▶ [Aim] Reproduce, word for word, everything from the row containing "Of this set" down to the end of the rows below.

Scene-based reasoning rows
****
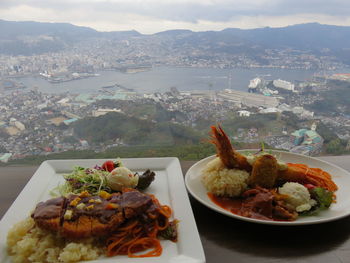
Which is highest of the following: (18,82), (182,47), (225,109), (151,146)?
(182,47)

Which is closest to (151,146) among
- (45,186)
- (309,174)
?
(45,186)

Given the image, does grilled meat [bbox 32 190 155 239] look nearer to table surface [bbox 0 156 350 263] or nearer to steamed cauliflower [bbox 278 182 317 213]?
table surface [bbox 0 156 350 263]

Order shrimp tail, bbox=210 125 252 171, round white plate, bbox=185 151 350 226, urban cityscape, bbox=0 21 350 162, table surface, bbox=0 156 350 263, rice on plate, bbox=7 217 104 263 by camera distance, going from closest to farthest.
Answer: rice on plate, bbox=7 217 104 263, table surface, bbox=0 156 350 263, round white plate, bbox=185 151 350 226, shrimp tail, bbox=210 125 252 171, urban cityscape, bbox=0 21 350 162

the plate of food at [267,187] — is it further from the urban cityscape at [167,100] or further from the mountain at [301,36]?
the mountain at [301,36]

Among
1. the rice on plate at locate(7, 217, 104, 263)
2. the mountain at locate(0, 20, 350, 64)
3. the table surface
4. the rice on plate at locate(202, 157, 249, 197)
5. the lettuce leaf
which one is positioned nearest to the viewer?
the rice on plate at locate(7, 217, 104, 263)

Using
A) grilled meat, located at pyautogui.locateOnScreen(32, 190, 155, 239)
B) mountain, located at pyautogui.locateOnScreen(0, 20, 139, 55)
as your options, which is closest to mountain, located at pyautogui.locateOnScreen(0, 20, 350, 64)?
mountain, located at pyautogui.locateOnScreen(0, 20, 139, 55)

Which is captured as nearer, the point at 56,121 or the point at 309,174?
the point at 309,174

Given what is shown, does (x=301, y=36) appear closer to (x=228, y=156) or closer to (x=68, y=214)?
(x=228, y=156)

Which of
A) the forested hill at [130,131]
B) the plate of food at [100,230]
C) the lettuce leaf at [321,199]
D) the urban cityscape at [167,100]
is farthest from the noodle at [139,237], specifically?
the forested hill at [130,131]

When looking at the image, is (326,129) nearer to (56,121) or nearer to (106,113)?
(106,113)
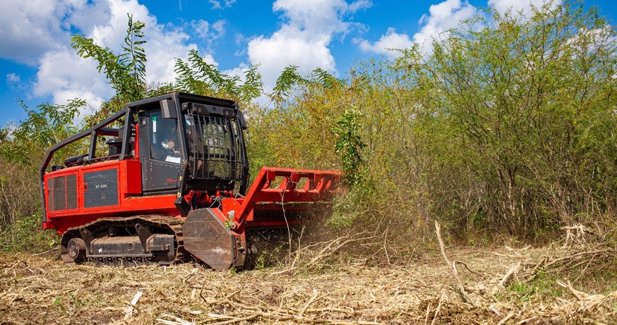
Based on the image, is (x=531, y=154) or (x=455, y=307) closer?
(x=455, y=307)

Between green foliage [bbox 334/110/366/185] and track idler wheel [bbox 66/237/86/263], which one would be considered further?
track idler wheel [bbox 66/237/86/263]

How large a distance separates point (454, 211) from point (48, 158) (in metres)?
8.21

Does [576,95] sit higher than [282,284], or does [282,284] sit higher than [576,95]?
[576,95]

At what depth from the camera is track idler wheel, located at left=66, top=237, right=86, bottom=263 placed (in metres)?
10.6

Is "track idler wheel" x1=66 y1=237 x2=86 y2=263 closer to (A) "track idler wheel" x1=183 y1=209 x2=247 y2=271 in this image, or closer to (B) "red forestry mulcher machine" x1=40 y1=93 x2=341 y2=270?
(B) "red forestry mulcher machine" x1=40 y1=93 x2=341 y2=270

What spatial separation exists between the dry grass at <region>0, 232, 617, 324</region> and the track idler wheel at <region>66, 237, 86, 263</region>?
103cm

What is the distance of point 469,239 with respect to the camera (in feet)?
41.9

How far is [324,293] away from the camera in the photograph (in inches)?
240

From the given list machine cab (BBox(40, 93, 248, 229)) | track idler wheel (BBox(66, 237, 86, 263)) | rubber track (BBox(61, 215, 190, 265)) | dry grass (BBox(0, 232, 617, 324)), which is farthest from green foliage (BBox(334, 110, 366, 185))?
track idler wheel (BBox(66, 237, 86, 263))

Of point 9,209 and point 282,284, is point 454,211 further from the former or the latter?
point 9,209

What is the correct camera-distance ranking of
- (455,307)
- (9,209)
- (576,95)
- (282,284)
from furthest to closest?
(9,209)
(576,95)
(282,284)
(455,307)

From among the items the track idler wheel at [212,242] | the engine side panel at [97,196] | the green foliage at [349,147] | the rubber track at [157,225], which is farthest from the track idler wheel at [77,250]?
the green foliage at [349,147]

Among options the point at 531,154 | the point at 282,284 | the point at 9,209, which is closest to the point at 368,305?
the point at 282,284

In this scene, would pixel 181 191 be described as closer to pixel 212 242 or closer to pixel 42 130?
pixel 212 242
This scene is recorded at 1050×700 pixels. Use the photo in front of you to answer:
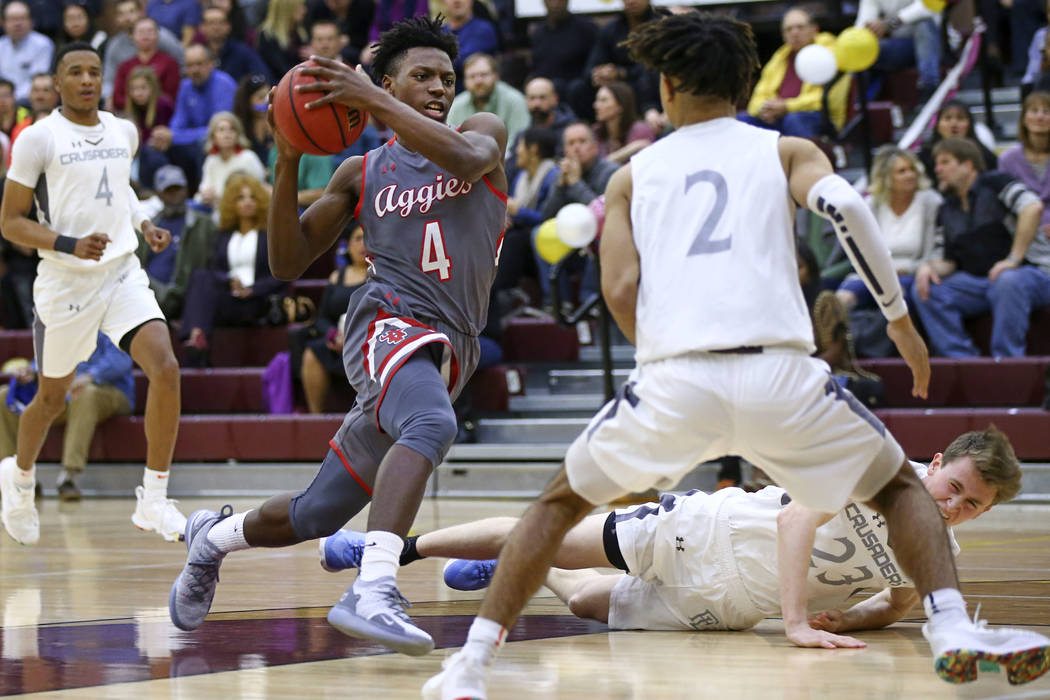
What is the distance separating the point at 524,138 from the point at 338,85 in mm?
6936

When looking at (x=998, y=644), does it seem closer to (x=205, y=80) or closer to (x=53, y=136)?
(x=53, y=136)

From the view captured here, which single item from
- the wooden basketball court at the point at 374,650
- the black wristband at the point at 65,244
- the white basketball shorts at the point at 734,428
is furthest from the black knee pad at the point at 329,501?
the black wristband at the point at 65,244

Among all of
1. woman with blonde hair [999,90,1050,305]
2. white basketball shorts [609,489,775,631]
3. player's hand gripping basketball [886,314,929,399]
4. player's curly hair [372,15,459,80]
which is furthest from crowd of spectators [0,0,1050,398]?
player's hand gripping basketball [886,314,929,399]

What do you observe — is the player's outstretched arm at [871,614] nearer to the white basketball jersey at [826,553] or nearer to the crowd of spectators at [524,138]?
the white basketball jersey at [826,553]

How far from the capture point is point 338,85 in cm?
400

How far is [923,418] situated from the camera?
29.6ft

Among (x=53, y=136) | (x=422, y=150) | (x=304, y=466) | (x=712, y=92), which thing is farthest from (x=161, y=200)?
(x=712, y=92)

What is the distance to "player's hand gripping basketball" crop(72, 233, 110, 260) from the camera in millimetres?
6590

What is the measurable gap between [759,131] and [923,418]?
5.98 m

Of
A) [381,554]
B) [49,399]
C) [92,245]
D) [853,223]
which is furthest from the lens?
[49,399]

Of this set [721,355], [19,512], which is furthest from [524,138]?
[721,355]

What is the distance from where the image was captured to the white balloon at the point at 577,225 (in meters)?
8.66

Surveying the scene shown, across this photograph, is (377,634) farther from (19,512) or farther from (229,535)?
(19,512)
****
▶ [Task output]
Of this set [721,355], [19,512], which is furthest from [524,138]?
[721,355]

What is the distance from where the image was captured to the white balloon at the point at 577,225 (in meters)?
8.66

Surveying the scene shown, across this photograph, is (377,634) farther from (19,512) or farther from (229,535)?
(19,512)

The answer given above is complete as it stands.